The looming operation has raised global alarm. Aid agencies have warned that an offensive will bring a surge of more civilian deaths in an Israeli campaign that has already killed 34,000 people and devastated the territory. It could also wreck the humanitarian aid operation based out of Rafah that is keeping Palestinians across the Gaza Strip alive, they say.
UN High Commissioner for Human Rights Volker Türk on Monday called the evacuation order “inhumane.”
“Gazans continue to be hit with bombs, disease, and even famine. And today, they have been told that they must relocate yet again,” he said. “It will only expose them to more danger and misery.”
Israeli leaflets, text messages and radio broadcasts ordered Palestinians to evacuate eastern neighborhoods of Rafah, warning that an attack was imminent and anyone who stays “puts themselves and their family members in danger.”
The military told people to move to an Israel-declared humanitarian zone called Muwasi, a makeshift camp on the coast. It said Israel has expanded the size of the zone and that it included tents, food, water and field hospitals.

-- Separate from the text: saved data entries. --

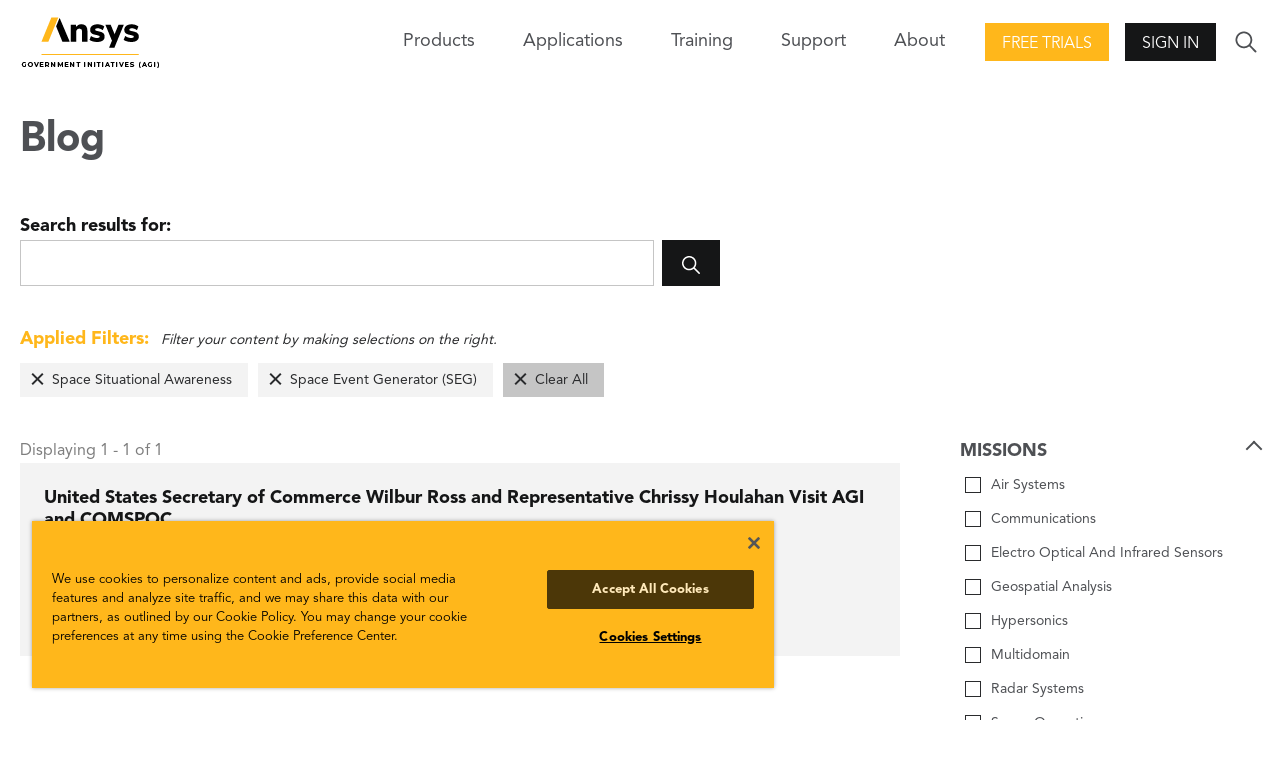

--- FILE ---
content_type: text/javascript; charset=utf-8
request_url: https://unpkg.com/ionicons@4.5.10-0/dist/ionicons/p-ee956534.system.js
body_size: -20
content:
System.register(["./p-f3cc0ee8.system.js"],function(){"use strict";var e,s;return{setters:[function(t){e=t.p;s=t.b}],execute:function(){e().then(function(e){return s([["p-kyysisny.system",[[1,"ion-icon",{color:[1],ariaLabel:[1537,"aria-label"],ios:[1],md:[1],flipRtl:[4,"flip-rtl"],name:[1],src:[1],icon:[1],size:[1],lazy:[4],svgContent:[32],isVisible:[32]}]]]],{resourcesUrl:e})})}}});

It wasn’t immediately clear, however, if that was already in place.
Around 450,000 displaced Palestinians already are sheltering in Muwasi. The UN agency for Palestinian refugees, known as UNRWA, said it has been providing them with aid. But conditions are squalid, with few sanitation facilities in the largely rural area, forcing families to dig private latrines.
Jan Egeland, secretary-general of the Norwegian Refugee Council, condemned the “forced, unlawful” evacuation order to Muwasi.
“The area is already overstretched and devoid of vital services,” Egeland said.
The evacuation order left Palestinians in Rafah wrestling with having to uproot their families once again for an unknown fate, exhausted after months living in sprawling tent camps or crammed into schools or other shelters in and around the city. Israeli airstrikes on Rafah early Monday killed 22 people, including children and two infants.
Mohammed Jindiyah said that at the beginning of the war, he tried to hold out in his home in northern Gaza under heavy bombardment before fleeing to Rafah.
He is complying with Israel’s evacuation order this time, but was unsure whether to move to Muwasi or elsewhere.
“We are 12 families, and we don’t know where to go. There is no safe area in Gaza,” he said.
Sahar Abu Nahel, who fled to Rafah with 20 family members, including her children and grandchildren, wiped tears from her cheeks, despairing at a new move.
“I have no money or anything. I am seriously tired, as are the children,” she said. “Maybe it’s more honorable for us to die. We are being humiliated.”
Israel’s bombardment and ground offensives in Gaza have killed more than 34,700 Palestinians, around two-thirds of them children and women, according to Gaza health officials. The tally doesn’t distinguish between civilians and combatants. More than 80 percent of the population of 2.3 million have been driven from their homes, and hundreds of thousands in the north are on the brink of famine, according to the UN
The war was sparked by the unprecedented Oct. 7 raid into southern Israel in which Palestinian militants killed around 1,200 people, mostly civilians, and abducted some 250 hostages. After exchanges during a November ceasefire, Hamas is believed to still hold about 100 Israelis as well the bodies of around 30 others.